3年ぶりの夏の甲子園出場を決め喜ぶ敦賀気比の選手=2018年7月25日、福井県福井市の福井県営球場

 全国高校野球選手権大会が第100回の節目を数えた2018年。福井県の高校野球も数々の名勝負が生まれ、その歴史に刻まれた。注目を集めた試合を振り返る。

 最も注目を集めたのは夏の福井大会で1980年以来38年ぶりの嶺南勢決勝となった、若狭―敦賀気比の試合。両チーム無得点で迎えた四回裏、若狭をアクシデントが襲った。打球が若狭の投手須賀原龍弥の口元を直撃。試合は約5分中断され、須賀原はけがで降板となった。

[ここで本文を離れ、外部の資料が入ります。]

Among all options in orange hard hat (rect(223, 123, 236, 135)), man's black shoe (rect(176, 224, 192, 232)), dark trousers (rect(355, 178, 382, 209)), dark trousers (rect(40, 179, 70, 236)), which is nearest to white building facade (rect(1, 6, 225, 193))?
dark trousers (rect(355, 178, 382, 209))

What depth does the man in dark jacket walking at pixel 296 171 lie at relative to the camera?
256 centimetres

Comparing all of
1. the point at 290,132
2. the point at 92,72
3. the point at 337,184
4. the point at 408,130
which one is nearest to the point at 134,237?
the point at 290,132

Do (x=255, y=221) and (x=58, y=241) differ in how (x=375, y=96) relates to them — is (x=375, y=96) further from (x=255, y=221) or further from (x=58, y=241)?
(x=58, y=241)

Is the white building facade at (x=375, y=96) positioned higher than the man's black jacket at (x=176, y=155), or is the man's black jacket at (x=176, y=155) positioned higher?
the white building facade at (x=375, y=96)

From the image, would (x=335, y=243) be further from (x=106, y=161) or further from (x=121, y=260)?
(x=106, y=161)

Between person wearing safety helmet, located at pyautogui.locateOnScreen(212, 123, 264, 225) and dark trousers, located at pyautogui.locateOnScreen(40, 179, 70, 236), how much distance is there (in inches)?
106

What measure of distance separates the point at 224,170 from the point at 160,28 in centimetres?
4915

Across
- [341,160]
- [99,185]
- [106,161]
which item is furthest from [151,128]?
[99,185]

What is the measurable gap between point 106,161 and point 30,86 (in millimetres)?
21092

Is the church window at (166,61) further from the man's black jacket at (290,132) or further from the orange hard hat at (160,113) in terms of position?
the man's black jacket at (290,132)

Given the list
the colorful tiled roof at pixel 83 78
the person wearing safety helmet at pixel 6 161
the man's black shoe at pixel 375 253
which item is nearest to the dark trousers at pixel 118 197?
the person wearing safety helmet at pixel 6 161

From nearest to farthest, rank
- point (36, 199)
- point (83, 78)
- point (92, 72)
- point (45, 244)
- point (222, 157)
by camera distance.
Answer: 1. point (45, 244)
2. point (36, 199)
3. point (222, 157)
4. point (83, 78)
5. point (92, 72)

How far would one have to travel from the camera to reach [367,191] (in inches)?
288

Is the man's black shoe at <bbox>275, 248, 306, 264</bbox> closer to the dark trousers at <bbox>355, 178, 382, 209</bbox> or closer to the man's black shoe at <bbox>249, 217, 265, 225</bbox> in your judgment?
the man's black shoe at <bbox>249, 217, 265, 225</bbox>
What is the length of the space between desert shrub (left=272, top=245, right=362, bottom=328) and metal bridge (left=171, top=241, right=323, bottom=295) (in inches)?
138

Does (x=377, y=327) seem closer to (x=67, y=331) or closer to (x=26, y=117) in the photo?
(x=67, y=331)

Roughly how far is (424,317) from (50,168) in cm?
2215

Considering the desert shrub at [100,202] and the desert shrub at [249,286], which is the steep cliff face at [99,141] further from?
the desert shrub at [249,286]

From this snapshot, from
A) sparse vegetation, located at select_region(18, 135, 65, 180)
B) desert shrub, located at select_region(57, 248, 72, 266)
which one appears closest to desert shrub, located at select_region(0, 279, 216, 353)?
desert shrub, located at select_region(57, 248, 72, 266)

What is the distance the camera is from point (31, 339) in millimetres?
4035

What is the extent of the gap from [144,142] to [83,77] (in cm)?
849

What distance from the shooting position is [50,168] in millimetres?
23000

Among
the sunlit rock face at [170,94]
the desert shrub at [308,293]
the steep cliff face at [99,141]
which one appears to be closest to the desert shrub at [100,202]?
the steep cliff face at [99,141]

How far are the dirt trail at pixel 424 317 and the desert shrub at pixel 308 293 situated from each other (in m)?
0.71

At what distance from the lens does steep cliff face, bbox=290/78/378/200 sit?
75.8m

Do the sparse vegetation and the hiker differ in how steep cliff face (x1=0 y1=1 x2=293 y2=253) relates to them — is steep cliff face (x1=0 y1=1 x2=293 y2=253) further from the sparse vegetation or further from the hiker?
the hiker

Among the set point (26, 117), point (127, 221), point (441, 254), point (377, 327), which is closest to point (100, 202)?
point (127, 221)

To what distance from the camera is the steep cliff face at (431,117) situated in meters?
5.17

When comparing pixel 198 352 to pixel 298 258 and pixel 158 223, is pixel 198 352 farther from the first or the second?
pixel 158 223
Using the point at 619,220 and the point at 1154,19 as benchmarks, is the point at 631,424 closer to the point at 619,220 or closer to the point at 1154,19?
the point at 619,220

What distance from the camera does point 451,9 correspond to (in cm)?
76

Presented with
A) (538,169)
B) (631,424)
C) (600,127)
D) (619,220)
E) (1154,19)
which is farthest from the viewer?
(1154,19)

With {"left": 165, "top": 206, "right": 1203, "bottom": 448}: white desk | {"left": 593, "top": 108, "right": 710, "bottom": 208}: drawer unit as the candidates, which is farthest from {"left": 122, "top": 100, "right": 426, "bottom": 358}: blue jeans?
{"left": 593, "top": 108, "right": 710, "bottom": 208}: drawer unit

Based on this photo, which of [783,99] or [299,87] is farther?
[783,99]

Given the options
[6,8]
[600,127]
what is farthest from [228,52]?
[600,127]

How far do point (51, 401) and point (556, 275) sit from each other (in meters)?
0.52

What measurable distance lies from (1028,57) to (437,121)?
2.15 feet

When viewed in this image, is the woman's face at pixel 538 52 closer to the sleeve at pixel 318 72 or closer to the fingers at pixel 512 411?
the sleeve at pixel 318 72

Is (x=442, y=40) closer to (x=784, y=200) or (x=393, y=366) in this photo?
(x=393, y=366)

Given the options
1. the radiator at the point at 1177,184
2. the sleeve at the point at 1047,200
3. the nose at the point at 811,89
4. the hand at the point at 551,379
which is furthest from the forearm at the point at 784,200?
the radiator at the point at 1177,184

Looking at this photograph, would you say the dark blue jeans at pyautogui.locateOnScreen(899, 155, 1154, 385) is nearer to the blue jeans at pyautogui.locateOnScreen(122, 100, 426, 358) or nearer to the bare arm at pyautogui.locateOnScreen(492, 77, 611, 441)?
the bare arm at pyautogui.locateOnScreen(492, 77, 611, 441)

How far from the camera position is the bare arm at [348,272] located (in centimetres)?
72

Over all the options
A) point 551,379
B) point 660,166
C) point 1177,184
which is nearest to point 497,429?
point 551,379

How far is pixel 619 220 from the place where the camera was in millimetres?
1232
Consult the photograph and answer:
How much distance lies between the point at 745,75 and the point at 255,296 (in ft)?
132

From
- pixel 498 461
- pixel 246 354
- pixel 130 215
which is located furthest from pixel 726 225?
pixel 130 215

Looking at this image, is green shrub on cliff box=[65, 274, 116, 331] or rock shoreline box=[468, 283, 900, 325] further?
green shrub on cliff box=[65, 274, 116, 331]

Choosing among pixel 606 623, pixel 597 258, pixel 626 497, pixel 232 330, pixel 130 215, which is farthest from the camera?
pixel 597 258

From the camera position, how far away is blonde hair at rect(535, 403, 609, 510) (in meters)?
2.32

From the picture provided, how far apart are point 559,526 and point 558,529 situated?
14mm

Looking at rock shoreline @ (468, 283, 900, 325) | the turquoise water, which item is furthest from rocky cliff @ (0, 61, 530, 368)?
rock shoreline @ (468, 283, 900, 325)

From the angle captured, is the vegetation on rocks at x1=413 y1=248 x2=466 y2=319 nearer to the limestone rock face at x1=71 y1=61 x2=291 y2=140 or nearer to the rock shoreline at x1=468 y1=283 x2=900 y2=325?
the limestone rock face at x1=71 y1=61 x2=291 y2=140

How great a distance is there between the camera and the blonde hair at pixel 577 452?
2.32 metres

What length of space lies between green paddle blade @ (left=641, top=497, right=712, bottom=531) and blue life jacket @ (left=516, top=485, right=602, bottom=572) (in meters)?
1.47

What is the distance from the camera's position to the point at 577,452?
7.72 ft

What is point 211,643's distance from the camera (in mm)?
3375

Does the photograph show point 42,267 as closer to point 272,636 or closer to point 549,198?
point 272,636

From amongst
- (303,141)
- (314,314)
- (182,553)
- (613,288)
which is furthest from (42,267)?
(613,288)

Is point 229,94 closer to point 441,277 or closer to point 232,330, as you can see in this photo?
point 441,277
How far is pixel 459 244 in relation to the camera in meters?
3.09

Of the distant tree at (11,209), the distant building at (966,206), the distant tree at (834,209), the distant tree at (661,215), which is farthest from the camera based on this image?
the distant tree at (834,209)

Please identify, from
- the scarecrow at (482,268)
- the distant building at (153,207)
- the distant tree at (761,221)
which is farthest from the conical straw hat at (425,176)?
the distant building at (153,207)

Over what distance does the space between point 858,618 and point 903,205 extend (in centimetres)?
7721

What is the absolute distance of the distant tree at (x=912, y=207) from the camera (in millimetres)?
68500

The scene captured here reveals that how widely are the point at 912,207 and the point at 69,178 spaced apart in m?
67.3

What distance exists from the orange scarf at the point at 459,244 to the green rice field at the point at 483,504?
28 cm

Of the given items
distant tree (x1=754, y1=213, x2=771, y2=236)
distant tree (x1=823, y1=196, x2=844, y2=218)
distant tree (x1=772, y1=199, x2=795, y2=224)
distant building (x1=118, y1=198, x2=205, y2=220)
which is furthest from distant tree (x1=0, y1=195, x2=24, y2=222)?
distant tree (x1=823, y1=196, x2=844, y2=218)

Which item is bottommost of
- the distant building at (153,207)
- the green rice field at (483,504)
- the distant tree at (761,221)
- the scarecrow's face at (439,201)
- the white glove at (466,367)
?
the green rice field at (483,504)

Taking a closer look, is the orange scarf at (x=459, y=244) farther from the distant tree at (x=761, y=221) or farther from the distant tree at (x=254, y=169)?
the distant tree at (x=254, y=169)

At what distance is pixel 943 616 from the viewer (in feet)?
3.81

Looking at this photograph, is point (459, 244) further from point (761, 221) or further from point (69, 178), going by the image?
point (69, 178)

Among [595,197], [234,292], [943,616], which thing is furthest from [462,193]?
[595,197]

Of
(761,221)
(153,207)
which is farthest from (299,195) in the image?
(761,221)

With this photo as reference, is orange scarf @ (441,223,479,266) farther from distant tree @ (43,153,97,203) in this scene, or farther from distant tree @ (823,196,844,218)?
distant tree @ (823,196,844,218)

 突然の投手交代を余儀なくされた若狭は急きょマウンドに上がった高橋諒が窮地を切り抜けた。3番手の小堂莉玖も踏ん張り、九回の同点劇へつないだが、地力に勝る敦賀気比の壁は厚かった。

⇒敦賀気比が若狭破り甲子園切符

 次に注目を集めたのは同大会準決勝の敦賀気比―敦賀の一戦。敦賀気比打線が序盤から強打を発揮し、二回に一挙9点、三回も攻撃の手を緩めず打者一巡の攻撃で7点を追加し17―3で勝利。敦賀気比が誇る圧倒的な破壊力を示した一戦だった。

⇒敦賀気比が敦賀に大勝、若狭と決勝

 春の福井県大会準々決勝の敦賀気比―坂井、秋季北信越出場を懸けた啓新―若狭の3位決定戦も今年注目を集めた試合だった。

⇒坂井が着実加点、敦賀気比を下す

⇒啓新が延長で若狭下し北信越切符

 県立勢の躍進が目立った2017年の県内高校野球から一転、18年は夏の甲子園に敦賀気比が出場、秋季県大会は福井工大福井が優勝した。県勢3校が出場した秋季北信越大会は県大会3位の啓新が、星稜(石川県)と延長再試合の激闘を繰り広げ準優勝を飾り、センバツで初の甲子園出場に大きく前進している。

 福井県勢の甲子園での上位進出は15年センバツで敦賀気比が優勝して以来、遠ざかっている。県内の高校野球のレベルが一層向上し、また全国で勝ち進む姿を期待したい。